### [ВОПРОСЫ К ТЕКСТУ]
- 1) Какой партии, по замыслу Васильева, не будет в его «Лебедином озере», судя по тексту об Улановой?
- 2) Перепишите дословно фрагмент текста об Улановой от слов «А у Галины Сергеевны» до слов «туда не проходил.» включительно.
- 3) Продолжите текст об Улановой после его последнего предложения.

Добрался до театра, пришел в большой репетиционный зал, и вдруг туда заходят все, кто не в Америке, педагоги-репетиторы… Открывается дверь – Уланова! Подошла ко мне, мы расцеловались, Галина Сергеевна села рядом на низкую скамейку, стоявшую вдоль зеркала. Васильев начал рассказывать о своей идее «Лебединого озера»: о том, что будут открыты музыкальные купюры в партитуре Чайковского, что не будет Одиллии, и так далее. Говорил Владимир Викторович довольно долго, а затем попросил показать классический выход лебедей. Кордебалет станцевали «из Льва Иванова».
А у Галины Сергеевны привычка была: когда ей что-то не нравилось, она соединяла ладони и начинала своими красивыми пальчиками перебирать, ударяя пальчиком о пальчик, и, чем сильнее ей что-то не нравилось, тем быстрее становились эти удары. Я скосил глаз на улановские руки, понимаю, что, в принципе, сейчас что-то будет… Посмотрев выход лебедей, Владимир Викторович воскликнул: «А неплохо ведь поставлено!» На этой фразе Уланова встала и тихо пошла к двери, тихо, не говоря ни слова. «Галина Сергеевна, – воскликнул Васильев, – вы куда?» Она повернулась: «Ты знаешь, Володя, я что-то не очень поняла содержание. Ты мне пришли либретто, я ознакомлюсь, и мы с тобой потом поговорим». И я понял: Уланову в ближайшие три месяца в театре не увидеть. Она – скала. Она вышла, и дверь закрылась – железный занавес опустился, туда прохода не было. Сквозняк туда не проходил.
До февраля следующего года Галина Сергеевна действительно в театре не появлялась. Она этот балет так и не увидела никогда.

### [ИСХОДНЫЙ МАТЕРИАЛ]
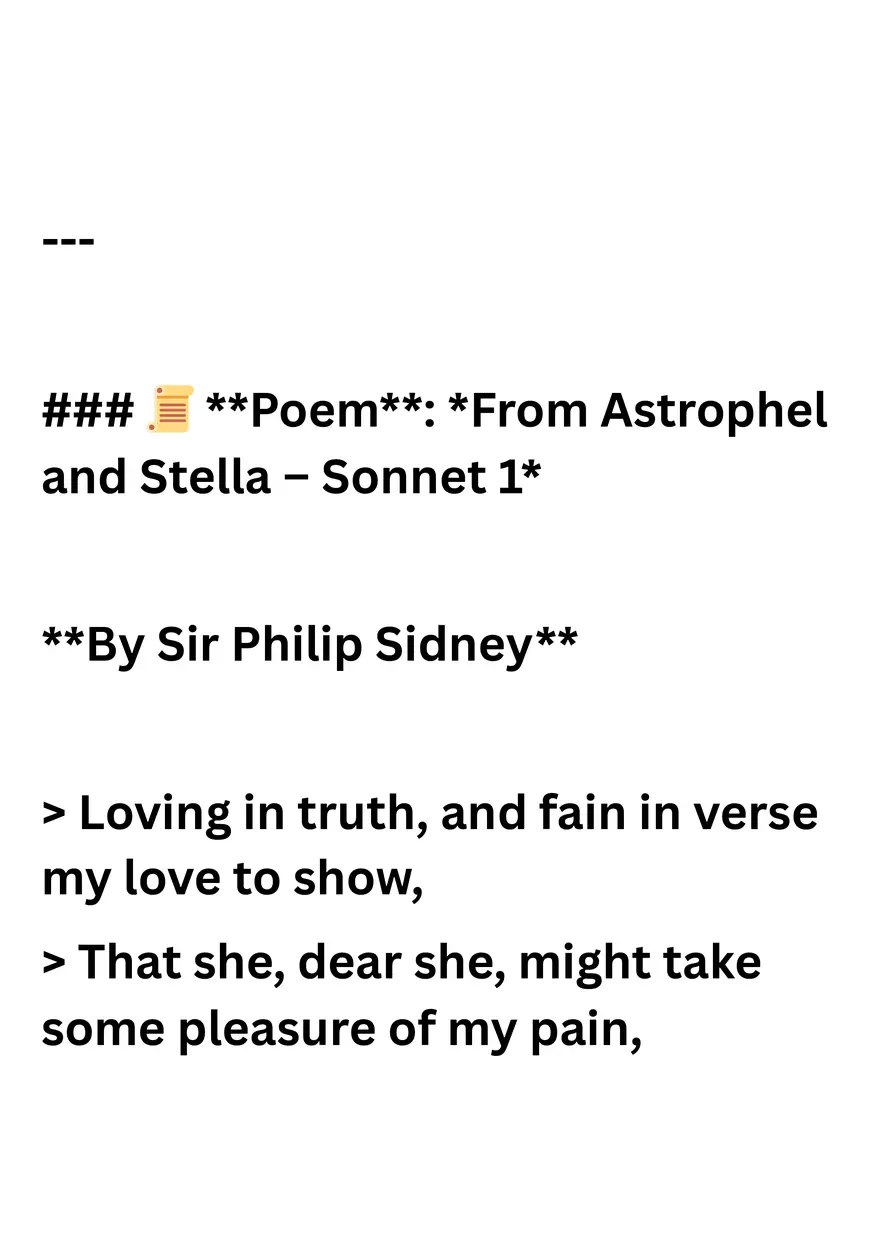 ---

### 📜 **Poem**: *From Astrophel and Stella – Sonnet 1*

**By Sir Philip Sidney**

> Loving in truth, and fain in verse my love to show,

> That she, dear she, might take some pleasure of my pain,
* * *
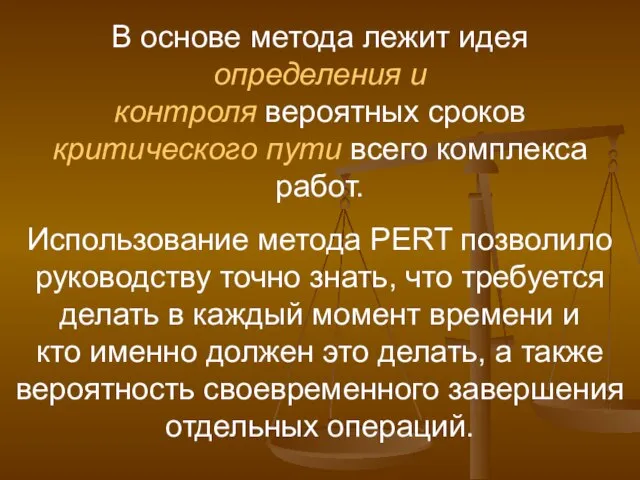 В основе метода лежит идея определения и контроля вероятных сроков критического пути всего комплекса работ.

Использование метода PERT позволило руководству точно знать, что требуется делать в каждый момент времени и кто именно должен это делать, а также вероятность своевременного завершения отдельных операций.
---
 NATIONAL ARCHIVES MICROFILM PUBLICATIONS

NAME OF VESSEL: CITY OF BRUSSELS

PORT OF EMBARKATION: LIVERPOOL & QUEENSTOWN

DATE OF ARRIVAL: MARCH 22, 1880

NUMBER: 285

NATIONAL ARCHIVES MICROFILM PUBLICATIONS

### [ОТВЕТЫ]
- 1) Партии Одиллии.

- 2)
А у Галины Сергеевны привычка была: когда ей что-то не нравилось, она соединяла ладони и начинала своими красивыми пальчиками перебирать, ударяя пальчиком о пальчик, и, чем сильнее ей что-то не нравилось, тем быстрее становились эти удары. Я скосил глаз на улановские руки, понимаю, что, в принципе, сейчас что-то будет… Посмотрев выход лебедей, Владимир Викторович воскликнул: «А неплохо ведь поставлено!» На этой фразе Уланова встала и тихо пошла к двери, тихо, не говоря ни слова. «Галина Сергеевна, – воскликнул Васильев, – вы куда?» Она повернулась: «Ты знаешь, Володя, я что-то не очень поняла содержание. Ты мне пришли либретто, я ознакомлюсь, и мы с тобой потом поговорим». И я понял: Уланову в ближайшие три месяца в театре не увидеть. Она – скала. Она вышла, и дверь закрылась – железный занавес опустился, туда прохода не было. Сквозняк туда не проходил.

- 3)
Уже само либретто нового «Лебединого озера» вызывало удивление, в нем все не сходилось. Без Черного лебедя пропал изначальный конфликт борьбы Добра и Зла. Было непонятно, почему Король со своим сыном Принцем не ладит, имея жену – Королеву, почему-то отчаянно пристает к девушке Одетте. Мало того, было непонятно – кто такой этот Король: то ли демон, то ли колдун, то ли птица. Было непонятно, почему Принц в I акте все время танцует со своим Другом, в которого превратилась роль Шута. Друг этот во всех сценах как главный герой оказывался в центре внимания.
На балу Одетта почему-то появлялась в русском кокошнике и танцевала «Русский танец». Он был написан П. И. Чайковским в 1877 году для первой исполнительницы Одетты – Одиллии – звезды Большого театра П. Карпаковой. Она выходила на сцену и танцевала в боярском костюме русскую плясовую, отдавая дань патриотически настроенному московскому зрителю. В дальнейшем этот танец попал в балет «Конёк-горбунок», А. Сен-Леон сочинил на него вариацию Царь-девицы.
Именно эту аутентичную хореографию XIX века, с небольшими изменениями, использовал Ю. Н. Григорович в своей редакции «Лебединого», в танце Русской невесты. В 1969 году на сдаче «Лебединого» министр культуры СССР Е. А. Фурцева не приняла спектакль. Кто-то из чиновников заявил: «Как? У Принца было пять невест и одна из них русская. И он ее не выбрал?! Тогда уберите Русскую невесту!» Надо отдать должное Фурцевой, которой очень понравилась Татьяна Голикова, исполнявшая эту партию, она предложила Русскую невесту все-таки оставить в балете. Но невеста из «Русской» превратилась в «Славянскую», и называлась так довольно долго.
Получилось, что в новом «Лебедином» мечта Министерства культуры СССР воплотилась в жизнь – выбор Принца пал на Русскую невесту. И было очень смешно, когда в III акте на балу исполнители Мазурки и Венгерского, Испанского, Неаполитанского танцев, находившиеся на сцене, начинали Одетте, исполнявшей «Русскую», прихлопывать и притопывать.
Если в знаменитой «лебединой» картине мой герой – Король – все время путался под ногами у кордебалета, Одетты и Принца, то весь III акт я восседал на троне. А в его финале мне полагалось вскочить, схватить балерину – и бегом с ней в кулисы. Сидеть на троне приходилось долго, пока весь дивертисмент характерных танцев не пройдет, чтобы не остыть, я надевал под свой длинный балахон теплые репетиционные штаны.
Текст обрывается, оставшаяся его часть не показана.